Hedging Memory Horizons for Non-Stationary Prediction via Online Aggregation
Provides a lightweight, model-agnostic method for non-stationary prediction that adapts to unknown change points, benefiting practitioners in time-series forecasting.
MELO hedges across multiple adaptation scales to handle distribution shifts in online prediction, achieving 34.7% lower RMSE than base-only MLpol on French electricity-load forecasting during COVID-19 lockdowns without using regime indicators or policy covariates.
We study online prediction under distribution shift, where inputs arrive chronologically and outcomes are revealed only after prediction. In this setting, predictors must remain stable in quiet regimes yet adapt when regimes shift, and the right adaptation memory is unknown in advance. We propose MELO (Memory-hedged Exponentially Weighted Least-Squares Online aggregation), a model-agnostic method that hedges across adaptation scales: it wraps any non-anticipating base-predictor pool with exponentially weighted least-squares (EWLS) adaptation experts at multiple forgetting factors, and aggregates raw and EWLS-adapted forecasts with MLpol, a parameter-free online aggregation rule. Under boundedness conditions, we establish deterministic oracle inequalities showing that it competes with both the best raw predictor and the best bounded, time-varying affine combinations of the base predictions, up to a path-length-dependent tracking cost and a sublinear aggregation overhead. We evaluate MELO on French national electricity-load forecasting through the COVID-19 lockdown using no regime indicators, lockdown dates, or policy covariates. MELO reduces overall RMSE by 34.7\% relative to base-only MLpol and achieves lower overall RMSE than a TabICL reference supplied with an external COVID policy-response covariate. Moreover, MELO requires only lightweight per-step recursive updates without model retraining.

..........

▶ [Aim of the exercise]: Reproduce the part of the MELO abstract starting with "Hedging Memory Horizons" and going on through "in time-series forecasting.". Draw only on the MELO abstract above.

▶ [Entries provided]:
..........

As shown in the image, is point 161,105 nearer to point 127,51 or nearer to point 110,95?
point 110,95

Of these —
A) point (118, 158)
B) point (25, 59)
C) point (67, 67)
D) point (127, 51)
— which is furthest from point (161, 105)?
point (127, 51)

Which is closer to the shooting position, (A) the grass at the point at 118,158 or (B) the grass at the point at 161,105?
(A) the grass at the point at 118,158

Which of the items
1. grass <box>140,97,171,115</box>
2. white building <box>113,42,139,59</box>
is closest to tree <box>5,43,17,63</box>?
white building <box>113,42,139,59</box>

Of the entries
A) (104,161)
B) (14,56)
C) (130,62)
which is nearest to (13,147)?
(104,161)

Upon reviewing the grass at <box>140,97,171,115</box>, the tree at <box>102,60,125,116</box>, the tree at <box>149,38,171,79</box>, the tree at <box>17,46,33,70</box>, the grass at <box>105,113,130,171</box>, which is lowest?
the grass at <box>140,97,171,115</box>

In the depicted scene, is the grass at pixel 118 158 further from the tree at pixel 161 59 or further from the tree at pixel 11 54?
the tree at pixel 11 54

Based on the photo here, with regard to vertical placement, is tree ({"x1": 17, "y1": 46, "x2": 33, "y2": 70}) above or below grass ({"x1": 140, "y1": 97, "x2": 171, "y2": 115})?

..........

▶ [Exercise answer]:
Hedging Memory Horizons for Non-Stationary Prediction via Online Aggregation
Provides a lightweight, model-agnostic method for non-stationary prediction that adapts to unknown change points, benefiting practitioners in time-series forecasting.